Exercise description: Output the data below exactly as it is, dropping the pictures from your copy.

Data for this task:
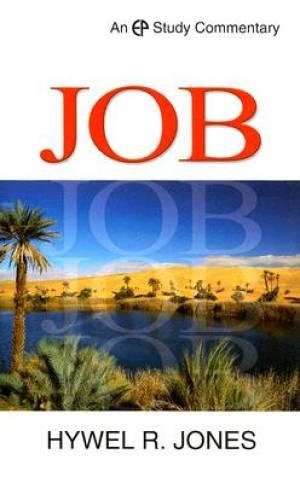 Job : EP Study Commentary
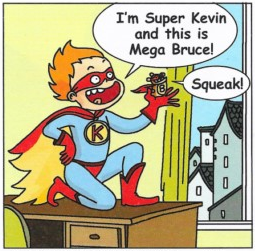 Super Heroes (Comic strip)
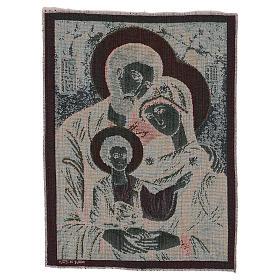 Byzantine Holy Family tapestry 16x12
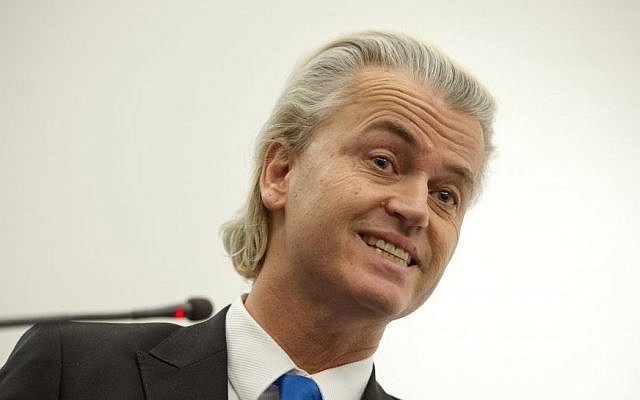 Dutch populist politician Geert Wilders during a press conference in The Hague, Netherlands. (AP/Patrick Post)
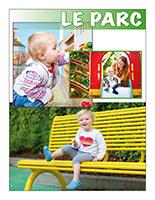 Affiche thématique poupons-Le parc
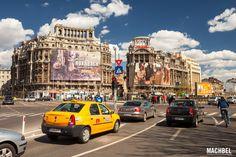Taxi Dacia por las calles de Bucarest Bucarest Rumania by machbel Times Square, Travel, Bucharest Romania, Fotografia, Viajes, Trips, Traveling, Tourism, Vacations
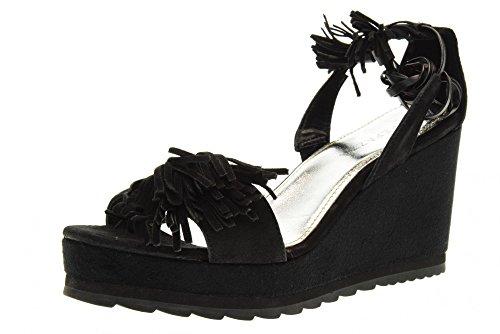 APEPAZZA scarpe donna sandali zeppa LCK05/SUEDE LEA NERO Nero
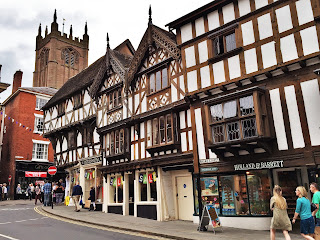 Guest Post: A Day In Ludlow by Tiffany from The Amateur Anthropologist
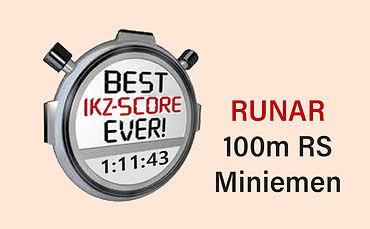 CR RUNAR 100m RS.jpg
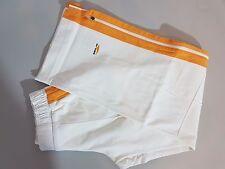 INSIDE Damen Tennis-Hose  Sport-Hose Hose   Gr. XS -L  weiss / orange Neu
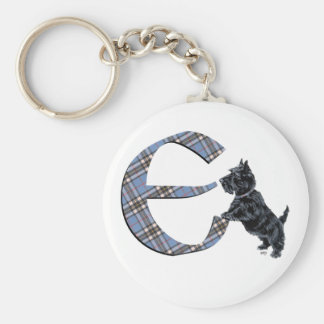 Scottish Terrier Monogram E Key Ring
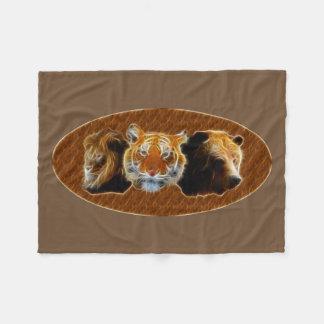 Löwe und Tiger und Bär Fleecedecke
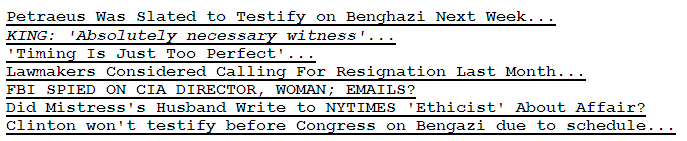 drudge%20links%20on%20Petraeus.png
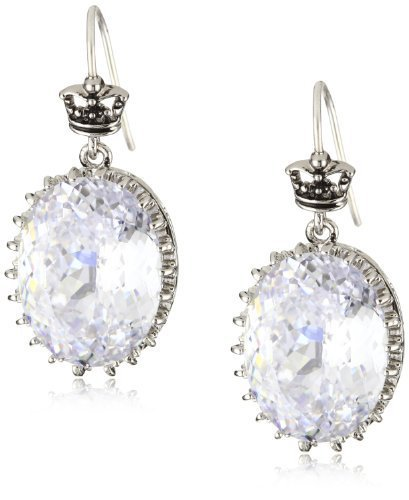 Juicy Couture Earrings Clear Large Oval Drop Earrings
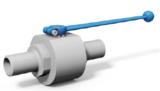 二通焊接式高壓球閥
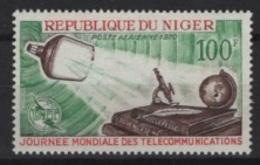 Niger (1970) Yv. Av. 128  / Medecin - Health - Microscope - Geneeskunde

Completed task:
 Job : EP Study Commentary
 Super Heroes (Comic strip)
 Byzantine Holy Family tapestry 16x12
 Dutch populist politician Geert Wilders during a press conference in The Hague, Netherlands. (AP/Patrick Post)
 Affiche thématique poupons-Le parc
Taxi Dacia por las calles de Bucarest Bucarest Rumania by machbel Times Square, Travel, Bucharest Romania, Fotografia, Viajes, Trips, Traveling, Tourism, Vacations
 APEPAZZA scarpe donna sandali zeppa LCK05/SUEDE LEA NERO Nero
 Guest Post: A Day In Ludlow by Tiffany from The Amateur Anthropologist
 CR RUNAR 100m RS.jpg
 INSIDE Damen Tennis-Hose  Sport-Hose Hose   Gr. XS -L  weiss / orange Neu
 Scottish Terrier Monogram E Key Ring
 Löwe und Tiger und Bär Fleecedecke
 drudge%20links%20on%20Petraeus.png
 Juicy Couture Earrings Clear Large Oval Drop Earrings
 二通焊接式高壓球閥
 Niger (1970) Yv. Av. 128  / Medecin - Health - Microscope - Geneeskunde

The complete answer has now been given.